José Tomás es un caído de pie. Más vale caer en gracia que ser gracioso, y gracioso no será –bueno, no es- pero caer en gracia ha caído y mucho. Sólo conozco dos casos anteriores de toreros mediáticos, con harta injusticia, como fueron los de Antonio Bienvenida y Curro Romero, especialmente el de Camas. Lo de Benítez fue otra cosa bien distinta.
Escribí entonces que a unos pocos les tocaba la lotería una vez en la vida y a menos todavía dos veces mientras el resto de los mortales se quedaba viéndolas venir. Pues bien a Curro le tocaba todos los días. Es el único torero lotero que he conocido. Después va José Tomás.
Haga lo que haga, en contra o a favor del aficionado, torear o no con televisión, crear fechas especiales para que pueda actuar sin cámaras, José Tomás está en las voces y en las plumas de la grey que habla y escribe y que no se plantea otra cosa que José Tomás.

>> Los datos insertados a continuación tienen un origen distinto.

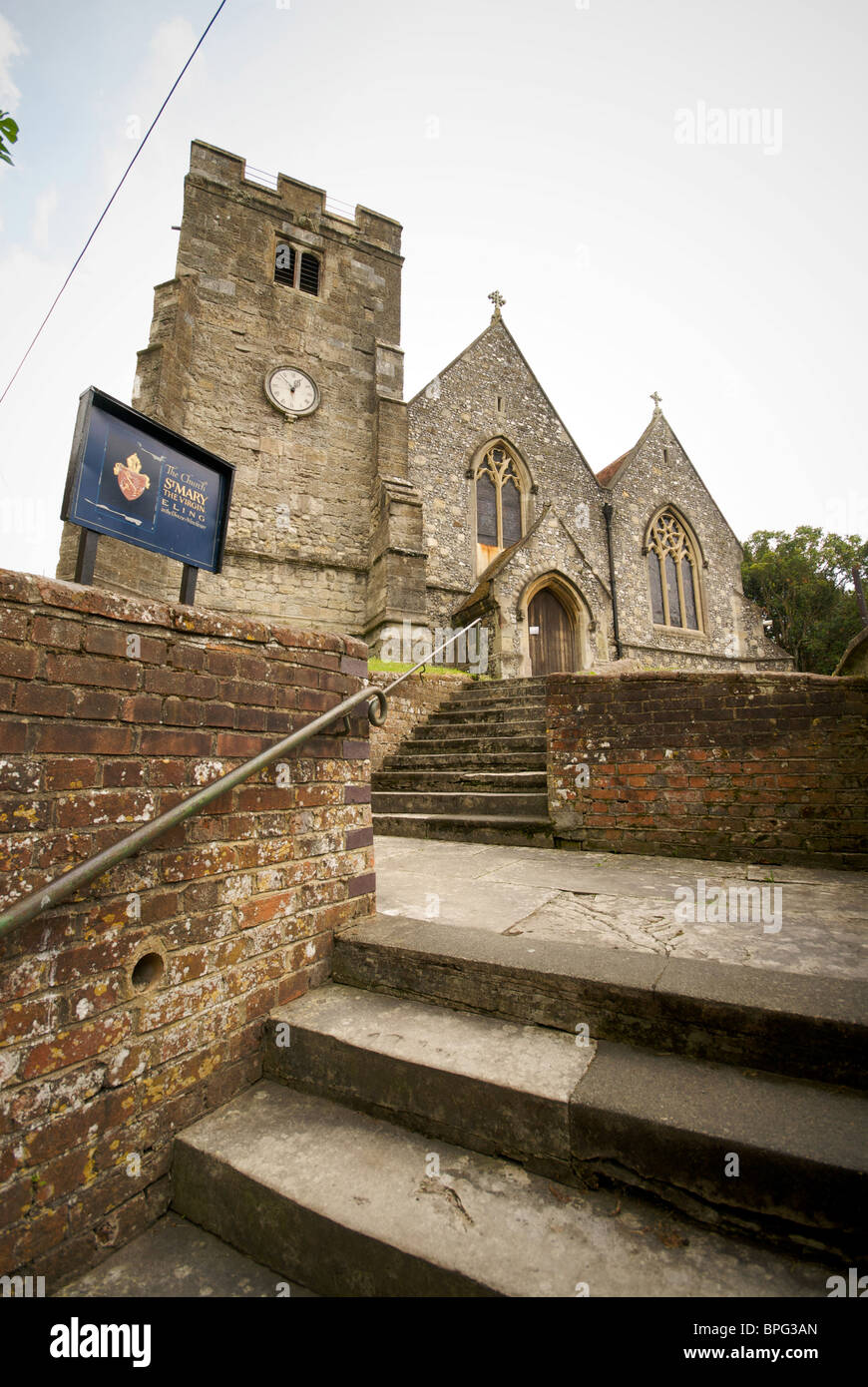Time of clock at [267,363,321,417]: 12:52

Las últimas semanas he asistido, atónito, a que el programa taurino de la televisión pública le haya dedicado dos programas íntegros al que toreaba en plazas de segunda toros de tercera. Es decir, a José Tomás, mientras en los anteriores programas se metía a dos o tres de los que llevaron el peso de la temporada y apenas si se les veía torear. Vamos, que hemos contemplado a José Tomás, corrida a corrida, lo que me hubiera parecido bien si hubiese habido un trato proporcional con los otros, mientras la gesta en Bilbao de El Cid, el de la oreja de oro y el equipo de hojalata, apenas si la vislumbramos. Y esta sí que se merecía, opino humildemente, un programa. El entomasado de televisión tuvo el aderezo opinativo de seis personas, de las cuales sólo dos dijeron algo. Las otras cuatro aportaron lo que se resume en una palabra : nada. Pero había que rellenar la ensalada y completar una hora de programación.
En fin, entosamados estuvimos, entomasados estamos y entomasados –me temo- estaremos. Todo sea a mayor gloria de este espectáculo impar que se conoce por toreo.